Gelukkig wordt het (figuurlijke) masker gaandeweg doorgeprikt, en zien we in steeds kleiner en sensitiever spel de emotionele worstelingen van deze Ralf, die met goede bedoelingen totaal aan zichzelf voorbijgaat, niet alleen in deze poging ‘de overkant’ te halen, maar vooral in zijn dagelijks leven. Dan komt het komische talent van acteur Peter Vandemeulenbroecke in dienst te staan van een diepe tragiek: in een loensende oogopslag zie je het vermoeden van een heel leven dat anders had kunnen lopen, en snel drinkt hij die beelden weer van zijn netvlies.

Treffend is het decor (ontwerp: Mayke Muller), een draaischijf waar logge poppen aan een stellage hangen en die de anonieme, hossende carnavalsmassa verbeelden in het Limburgse dranklokaal waar Ralf zich al dan niet staande houdt.
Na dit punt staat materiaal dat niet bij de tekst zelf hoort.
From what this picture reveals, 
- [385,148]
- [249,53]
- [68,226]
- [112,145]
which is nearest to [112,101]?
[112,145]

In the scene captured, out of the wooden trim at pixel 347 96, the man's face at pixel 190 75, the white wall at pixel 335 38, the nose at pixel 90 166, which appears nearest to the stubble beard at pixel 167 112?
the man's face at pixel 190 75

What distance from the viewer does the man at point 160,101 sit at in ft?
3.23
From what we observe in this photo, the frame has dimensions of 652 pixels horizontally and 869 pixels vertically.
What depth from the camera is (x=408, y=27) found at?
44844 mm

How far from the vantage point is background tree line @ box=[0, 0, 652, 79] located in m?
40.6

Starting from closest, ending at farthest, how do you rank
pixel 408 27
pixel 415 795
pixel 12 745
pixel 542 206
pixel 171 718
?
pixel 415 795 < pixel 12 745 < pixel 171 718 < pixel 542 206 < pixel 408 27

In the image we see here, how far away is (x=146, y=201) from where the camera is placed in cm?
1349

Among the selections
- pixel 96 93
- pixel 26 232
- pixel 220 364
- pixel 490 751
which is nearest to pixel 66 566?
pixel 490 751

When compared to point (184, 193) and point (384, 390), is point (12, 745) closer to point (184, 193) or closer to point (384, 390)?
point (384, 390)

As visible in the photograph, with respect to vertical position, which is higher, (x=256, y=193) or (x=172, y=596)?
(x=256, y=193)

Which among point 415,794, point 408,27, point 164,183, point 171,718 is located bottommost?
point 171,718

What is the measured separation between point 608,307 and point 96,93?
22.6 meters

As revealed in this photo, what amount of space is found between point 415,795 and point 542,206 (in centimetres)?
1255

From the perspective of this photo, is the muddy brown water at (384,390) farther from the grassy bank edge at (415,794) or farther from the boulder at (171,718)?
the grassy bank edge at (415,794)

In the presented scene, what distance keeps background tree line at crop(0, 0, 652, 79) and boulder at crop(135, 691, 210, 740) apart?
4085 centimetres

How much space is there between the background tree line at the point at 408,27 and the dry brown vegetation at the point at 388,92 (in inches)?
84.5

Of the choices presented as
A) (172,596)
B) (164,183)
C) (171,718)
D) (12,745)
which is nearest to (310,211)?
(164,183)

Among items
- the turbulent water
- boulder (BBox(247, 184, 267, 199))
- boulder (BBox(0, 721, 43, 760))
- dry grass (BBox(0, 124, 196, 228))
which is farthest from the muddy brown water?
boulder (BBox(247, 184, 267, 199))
Hij beschrijft een keur aan buitenissige carnavalsvierders die hij ontmoet: een tweetal enorme Mexicanen (‘Maxicanen’), een pater, een groepje kotsende kerstbomen en een meisje: Sally, gespeeld door Romy Beun – en hoewel ze zich prima van haar taak kwijt, blijft het een pijnlijk ondankbaar personage om te spelen, zonder eigen streven of persoonlijkheid; grossierend in vluchtigheid kronkelt ze om een man, zonder dat duidelijk wordt wat zij in hem ziet of bij hem te halen heeft.

Meer dan de uitgespeelde scènes, vindt Naar de overkant van de nacht de grootste kracht in de taal: Vandemeulenbroecke versterkt de tragiek die verscholen gaat achter de puntige formuleringen met zijn diepe stem die dan weer overslaat, ineens zacht wordt, hij roept trefzeker beelden op, waarna hij zichzelf al over woorden struikelend weer overschreeuwt.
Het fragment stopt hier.